Obviously, the YCC took little notice of Davis and Siegel’s warnings. And, unwilling to question Yalies 4 Palestine’s narrative or credentials, and certain of the moral superiority and factual accuracy of their position, Y4P and its fellow travelers are now poised to make this coming school year a trying one for Zionsts and Jews on campus.

Endgame: Jewish Silence, Subservience, and Submission

Ultimately, Y4P et. al. seek to create a campus environment in which Jews and Israelis are effectively forbidden from speaking up for themselves against malicious libel and slander, where love of Israel is an indifensible perspective, and where community inclusion is contingent on submission to Y4P’s vision of the future. The Yale College Council has just taken a step forward in that direction.

UPDATE, Thursday July 15, 2021: Yalies 4 Palestine Member Responds to LIF Coverage, and Yale Professor Condemns Anti-Israel Motion in Op-Ed

After we published this piece, a Tweet I posted on the topic apparently evoked some ire in one Yalies 4 Palestine member.

RECORD LIST:

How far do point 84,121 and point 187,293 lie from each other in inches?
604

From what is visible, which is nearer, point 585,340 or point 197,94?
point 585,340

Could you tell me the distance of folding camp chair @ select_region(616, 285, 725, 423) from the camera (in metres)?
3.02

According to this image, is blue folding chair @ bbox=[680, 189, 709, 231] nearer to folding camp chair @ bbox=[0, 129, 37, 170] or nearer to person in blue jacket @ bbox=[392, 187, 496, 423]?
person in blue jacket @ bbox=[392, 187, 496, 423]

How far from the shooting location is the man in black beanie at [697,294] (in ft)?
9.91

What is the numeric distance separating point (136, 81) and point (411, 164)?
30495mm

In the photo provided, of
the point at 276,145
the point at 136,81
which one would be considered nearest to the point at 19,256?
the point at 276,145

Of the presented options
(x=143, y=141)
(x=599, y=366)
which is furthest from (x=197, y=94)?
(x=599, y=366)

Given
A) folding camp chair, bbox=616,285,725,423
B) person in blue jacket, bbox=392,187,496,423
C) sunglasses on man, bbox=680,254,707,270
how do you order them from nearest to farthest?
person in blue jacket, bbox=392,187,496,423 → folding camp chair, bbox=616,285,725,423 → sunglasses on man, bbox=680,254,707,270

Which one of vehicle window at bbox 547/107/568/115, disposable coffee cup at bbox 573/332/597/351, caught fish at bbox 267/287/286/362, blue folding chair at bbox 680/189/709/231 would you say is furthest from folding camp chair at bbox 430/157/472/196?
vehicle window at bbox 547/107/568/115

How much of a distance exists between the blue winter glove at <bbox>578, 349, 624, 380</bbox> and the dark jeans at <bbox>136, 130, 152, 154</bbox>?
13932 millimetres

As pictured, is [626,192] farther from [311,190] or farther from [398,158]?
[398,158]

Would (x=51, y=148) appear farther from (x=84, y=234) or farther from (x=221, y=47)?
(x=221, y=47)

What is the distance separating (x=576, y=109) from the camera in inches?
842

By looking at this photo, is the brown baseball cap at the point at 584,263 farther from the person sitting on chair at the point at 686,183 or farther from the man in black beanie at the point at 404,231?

WHAT THIS EXERCISE ASKS:
a) What date does the update in the extract on Yalies 4 Palestine carry?
b) Carry on the extract on Yalies 4 Palestine, starting after its final sentence.

ANSWERS GIVEN:
a) Thursday, July 15, 2021

b)
A recent graduate of Yale, and the apparent author of Yalies 4 Palestine’s adulatory press release celebrating the Yale College Council vote, one Faith Vasquez sent a direct message to my Twitter account in an effort to explain some of the finer points of the YCC’s decision-making process: 

I wanted to clarify to you even though I know you won’t publish it or care- the YCC president had no vote or influence on the vote. It’s only student senators. The President and VP followed all procedure in palce for when approached with such a statement or proposal…also Yalies 4 Palestine never claimed to be a student group, but a campaign sponsored by two official groups that are registered at Yale

Of course, it is difficult to confirm these claims, given that YCC procedures and proceedings do not appear to be all that transparent. For example, its website is marked “private” and seems to be only accessible to Yale community members, the last list of officers available on its Facebook page is from the 2013-2014 school year, the newest video posted on its YouTube channel is from 2018, the last YCC tweet is dated September 2020, and nothing on any of its social media that I could find addresses its recent anti-Israel vote. Moreover, the the latest meeting minutes or records I could find are dated from the 2019-2020 school year, and, along with publicly-accessible pages from the YCC’s website, only exist on the Wayback Machine’s Internet Archive.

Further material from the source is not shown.